Chromosome Mutations. The fundamental structure of a chromosome is subject to mutation, most likely
during crossing over. These changes will normally result in significant, and often detrimental, changes to the
genotype and phenotype of the organism. If the chromosome mutation effects an essential part of DNA, it is
possible that the mutation will abort the offspring before it has the chance of being born.
Deletion of a Gene. Genes of a chromosome are permanently lost as they become unattached to the
centromere and are lost forever. The new chromosomes will lack certain genes which may prove fatal.
This depends on the importance of the lost genes.
Duplication of Genes. In this mutation, genes are displayed twice on the same chromosome due to
duplication of these genes. This can prove to be an advantageous mutation as no genetic information is
lost or altered and new genes are gained. This occurs when genes from a homologous chromosome are
copied and inserted into the genetic sequence. This mutation is generally harmless.
Inversion of Genes. This is where the order of a particular order of genes is reversed. It occurs when
the connection between genes breaks and the sequence of these genes are reversed. The new sequence
may not be viable to produce an organism, depending on which genes are reversed. Advantageous
characteristics from this mutation are also possible.

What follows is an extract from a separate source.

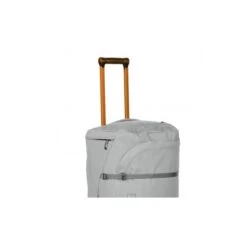 Exped Stellar Roller Duffle 100 Taschen -Draussen Geschäft exped stellar roller duffle 100 tasche 3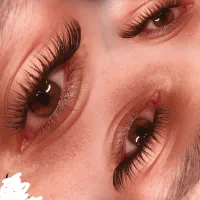 آف ۳ روزه کاشت مژه تخصصی ۳۸۰ تمامی مدل ها تضمینی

Translocation of Genes. This is where information from one of two homologous chromosomes
breaks and binds to the other. Usually this sort of mutation is lethal
Alteration of a DNA Sequence
The previous examples of mutation have investigated changes at the chromosome level. The sequence of
nucleotides on a DNA sequence are also susceptible to mutation.

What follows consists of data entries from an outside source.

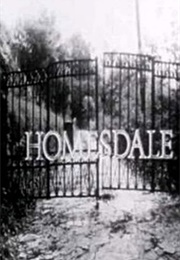 Homesdale (1971)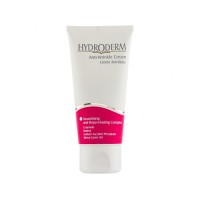 کرم ضد چروک هیدرودرم مدل Anti Wrinkle 50ML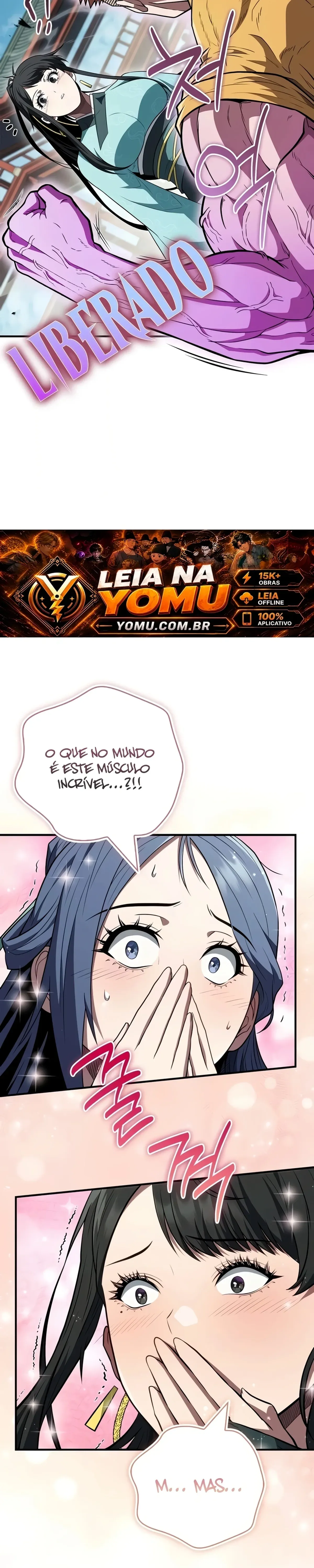 Página 20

Deletion. Certain nucleotides are deleted. This affects the coding of proteins that use this DNA
sequence. Eg: If a gene coded for alanine, with a genetic sequence of C-G-G, and the cytosine
nucleotide was deleted, then the alanine amino acid would not be able to be created, and any other
amino acids that are supposed to be coded from this DNA sequence will also be unable to be produced
because each successive nucleotide after the deleted nucleotide will be out of place.
Insertion.. A nucleotide is inserted into a genetic sequence, altering the chain thereafter. This alteration
of a nucleotide sequence is known as Framshift Mutation.

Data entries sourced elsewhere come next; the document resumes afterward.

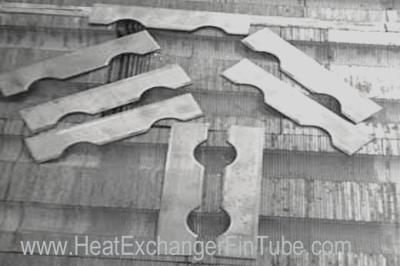 Auto / construction industry Hot Rolled Stainless Steel Plate , ASTM A240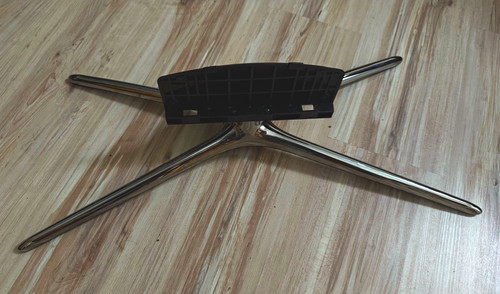Samsung standfuß quad - standfuß,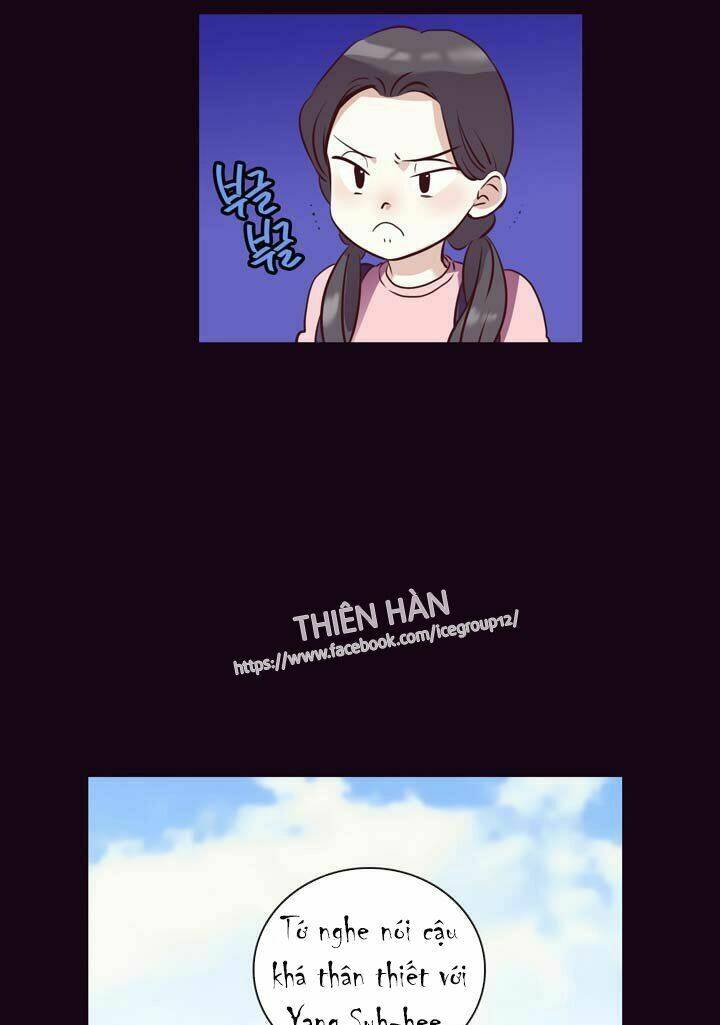 pride complex chapter 25.2 19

Inversion.. A nucleotide sequence is reversed. This is not as serious as the above mutations because
the nucleotides that have been reversed only affect a small portion of the whole sequence.
Substitution.. A nucleotide is replaced with another, affecting any amino acid to be synthesised from
this sequence. If the gene is essential, such as when coding for hemoglobin, then the effects are serious.
In this instance a condition called sickle cell anaemia results.